Diametralmente opposta l'analisi di Nicholas Eberstadt, che non ha mai creduto che la strategia di Pyongyang fosse quella di ottenere il riconoscimento politico di Washington e aiuti per la sopravvivenza in cambio della sospensione del programma nucleare, ma che al contrario perseguisse una «strategia chiara allo scopo dotarsi effettivamente di un arsenale nucleare, facendo in modo che la comunità internazionale accettasse gradualmente l'idea della Corea del Nord potenza nucleare». «Ciò che non è chiaro è se la nuova amministrazione Usa lo ha capito e se ha una sua strategia per affrontare la proliferazione nucleare nordcoreana».

Senza ripercorrere tutte le tappe dei «tragicomici sforzi occidentali per impedire a Pyongyang di soddisfare le sue ambizioni», Eberstadt cita l'errore ricorrente, cioè di «trattare la Corea del Nord come lo stato che avremmo voluto che fosse, invece di prenderlo per ciò che effettivamente è.
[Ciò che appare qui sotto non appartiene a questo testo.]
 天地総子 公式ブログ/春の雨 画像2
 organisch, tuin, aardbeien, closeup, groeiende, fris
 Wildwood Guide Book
Non otterremo risultati finché non li prenderemo seriamente, finché non capiremo cosa vogliono dal mondo, piuttosto che pensare a ciò che secondo noi dovrebbero volere». La prima cosa da riconoscere è che è uno stato «revisionista», «un regime profondamente insoddisfatto dell'assetto attuale e fondamentalmente impegnato a trasformarlo. Non accetta il predominio di un ordine economico mondiale giudicato imperialista, non accetta lo stato considerato fantoccio che occupa la metà meridionale della sua penisola e l'architettura di sicurezza americana che permette la continuazione di questi oltraggi». Il secondo fatto da riconoscere è che «l'opzione nucleare è al momento la migliore, e forse l'unica che ha per poter sperare di realizzare i suoi obiettivi revisionisti».

Wednesday, June 10, 2009

Vera svolta o solo minacce a mezzo stampa?
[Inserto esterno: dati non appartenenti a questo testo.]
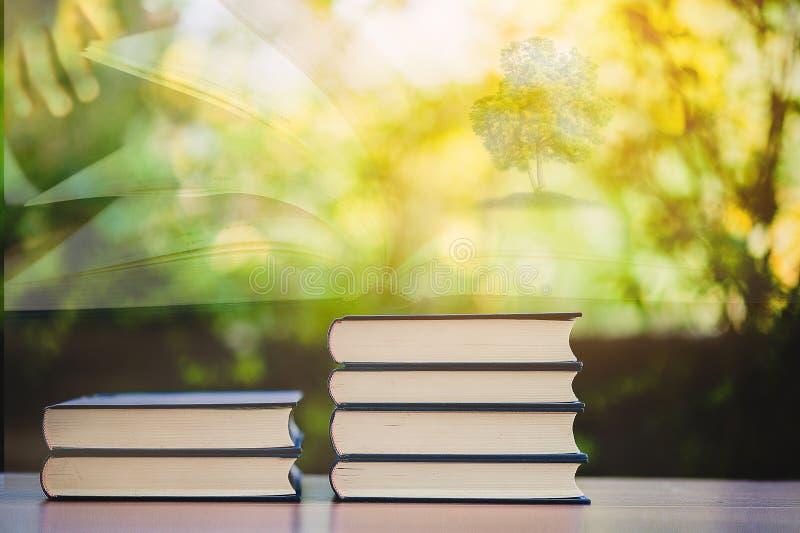 Bestuderend boeken en scholingsmateriaal royalty-vrije stock foto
Sulla Corea del Nord, all'interno dell'amministrazione Obama, scrive oggi Christian Rocca su Il Foglio, sarebbe in corso una «svolta improvvisa, inattesa e in controtendenza rispetto, per esempio, alla strategia diplomatica nei confronti delle mire nucleari dell'Iran». In pratica, alla luce delle recenti provocazioni da parte di Pyongyang (i test nucleari e missilistici e la condanna ai lavori forzati di due giornaliste americane), la Casa Bianca, il Dipartimento di Stato e il Pentagono «sono arrivati alla conclusione che la politica degli incentivi in cambio della rinuncia ai programmi nucleari non funziona». Addirittura, nell'amministrazione si sentono usare toni alla Bolton e «gli analisti di politica estera vicini a Obama cominciano a parlare apertamente di cambio di regime», mentre H. Clinton ha detto che sta studiando l'ipotesi di reinserire il regime nordcoreano nella lista degli stati sponsor del terrorismo internazionale.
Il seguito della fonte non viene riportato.